**Task directions:**
Pull out every line in the items below that contains the string "covered", and list each one in full.

**Task input:**

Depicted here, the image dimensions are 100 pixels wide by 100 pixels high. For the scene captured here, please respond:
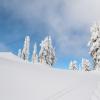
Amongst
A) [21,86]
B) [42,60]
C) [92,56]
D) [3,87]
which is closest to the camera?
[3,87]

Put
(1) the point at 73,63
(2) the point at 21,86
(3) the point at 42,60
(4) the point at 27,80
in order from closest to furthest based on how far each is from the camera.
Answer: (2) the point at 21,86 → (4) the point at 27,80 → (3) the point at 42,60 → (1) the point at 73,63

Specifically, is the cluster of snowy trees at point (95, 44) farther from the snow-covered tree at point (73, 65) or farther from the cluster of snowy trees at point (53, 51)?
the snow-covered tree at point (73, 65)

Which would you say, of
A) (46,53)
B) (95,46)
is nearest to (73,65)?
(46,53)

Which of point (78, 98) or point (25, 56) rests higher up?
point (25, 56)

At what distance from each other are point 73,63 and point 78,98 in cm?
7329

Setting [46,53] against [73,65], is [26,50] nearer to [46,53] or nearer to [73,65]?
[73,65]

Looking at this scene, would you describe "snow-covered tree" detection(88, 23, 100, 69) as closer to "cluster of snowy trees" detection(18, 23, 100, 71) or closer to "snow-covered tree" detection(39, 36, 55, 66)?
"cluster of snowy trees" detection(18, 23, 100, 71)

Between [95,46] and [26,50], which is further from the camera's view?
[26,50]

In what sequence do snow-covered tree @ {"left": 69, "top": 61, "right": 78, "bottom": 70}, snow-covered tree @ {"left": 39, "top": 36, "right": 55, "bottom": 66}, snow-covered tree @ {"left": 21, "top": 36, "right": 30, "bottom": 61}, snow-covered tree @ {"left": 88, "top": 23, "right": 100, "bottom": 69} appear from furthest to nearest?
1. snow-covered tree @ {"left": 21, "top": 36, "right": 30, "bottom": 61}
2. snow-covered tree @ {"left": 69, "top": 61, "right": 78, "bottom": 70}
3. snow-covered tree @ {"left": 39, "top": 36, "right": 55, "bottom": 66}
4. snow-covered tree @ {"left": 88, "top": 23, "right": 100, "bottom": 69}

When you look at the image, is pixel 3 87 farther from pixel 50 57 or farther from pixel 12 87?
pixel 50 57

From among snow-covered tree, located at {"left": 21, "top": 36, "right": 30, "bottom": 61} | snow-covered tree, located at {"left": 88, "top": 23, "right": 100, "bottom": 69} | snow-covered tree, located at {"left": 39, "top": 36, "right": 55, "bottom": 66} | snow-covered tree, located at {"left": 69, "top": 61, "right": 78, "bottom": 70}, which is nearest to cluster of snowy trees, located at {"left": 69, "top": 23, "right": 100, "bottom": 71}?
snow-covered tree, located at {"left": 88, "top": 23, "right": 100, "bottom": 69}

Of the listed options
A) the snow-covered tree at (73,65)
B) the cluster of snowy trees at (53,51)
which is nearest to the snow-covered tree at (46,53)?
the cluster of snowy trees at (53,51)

...

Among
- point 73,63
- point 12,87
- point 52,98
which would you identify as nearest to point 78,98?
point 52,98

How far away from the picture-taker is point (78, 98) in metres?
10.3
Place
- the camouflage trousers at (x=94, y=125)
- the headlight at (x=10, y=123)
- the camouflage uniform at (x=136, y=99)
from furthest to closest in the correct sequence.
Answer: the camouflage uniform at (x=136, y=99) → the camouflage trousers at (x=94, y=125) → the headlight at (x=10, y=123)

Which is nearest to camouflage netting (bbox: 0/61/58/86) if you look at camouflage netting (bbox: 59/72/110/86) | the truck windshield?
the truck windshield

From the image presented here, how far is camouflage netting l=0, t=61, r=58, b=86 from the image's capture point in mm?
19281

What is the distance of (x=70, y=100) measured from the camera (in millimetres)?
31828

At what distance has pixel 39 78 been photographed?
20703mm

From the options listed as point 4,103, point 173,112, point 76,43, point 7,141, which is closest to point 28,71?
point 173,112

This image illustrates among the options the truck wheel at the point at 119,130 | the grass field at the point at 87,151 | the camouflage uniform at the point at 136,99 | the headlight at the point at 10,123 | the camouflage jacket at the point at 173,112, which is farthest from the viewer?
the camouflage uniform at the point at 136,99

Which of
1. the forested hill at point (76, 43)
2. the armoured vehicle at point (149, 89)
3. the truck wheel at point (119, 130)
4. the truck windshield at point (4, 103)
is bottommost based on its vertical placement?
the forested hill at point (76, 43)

**Expected output:**
Specifically, is the cluster of snowy trees at point (95, 44) farther from the snow-covered tree at point (73, 65) or farther from the cluster of snowy trees at point (53, 51)?
the snow-covered tree at point (73, 65)
Looking at this scene, would you describe "snow-covered tree" detection(88, 23, 100, 69) as closer to "cluster of snowy trees" detection(18, 23, 100, 71) or closer to "snow-covered tree" detection(39, 36, 55, 66)?
In what sequence do snow-covered tree @ {"left": 69, "top": 61, "right": 78, "bottom": 70}, snow-covered tree @ {"left": 39, "top": 36, "right": 55, "bottom": 66}, snow-covered tree @ {"left": 21, "top": 36, "right": 30, "bottom": 61}, snow-covered tree @ {"left": 88, "top": 23, "right": 100, "bottom": 69} appear from furthest to nearest?
1. snow-covered tree @ {"left": 21, "top": 36, "right": 30, "bottom": 61}
2. snow-covered tree @ {"left": 69, "top": 61, "right": 78, "bottom": 70}
3. snow-covered tree @ {"left": 39, "top": 36, "right": 55, "bottom": 66}
4. snow-covered tree @ {"left": 88, "top": 23, "right": 100, "bottom": 69}
From among snow-covered tree, located at {"left": 21, "top": 36, "right": 30, "bottom": 61} | snow-covered tree, located at {"left": 88, "top": 23, "right": 100, "bottom": 69} | snow-covered tree, located at {"left": 39, "top": 36, "right": 55, "bottom": 66} | snow-covered tree, located at {"left": 69, "top": 61, "right": 78, "bottom": 70}, which is nearest to cluster of snowy trees, located at {"left": 69, "top": 23, "right": 100, "bottom": 71}?
snow-covered tree, located at {"left": 88, "top": 23, "right": 100, "bottom": 69}
A) the snow-covered tree at (73,65)
which is nearest to the snow-covered tree at (46,53)?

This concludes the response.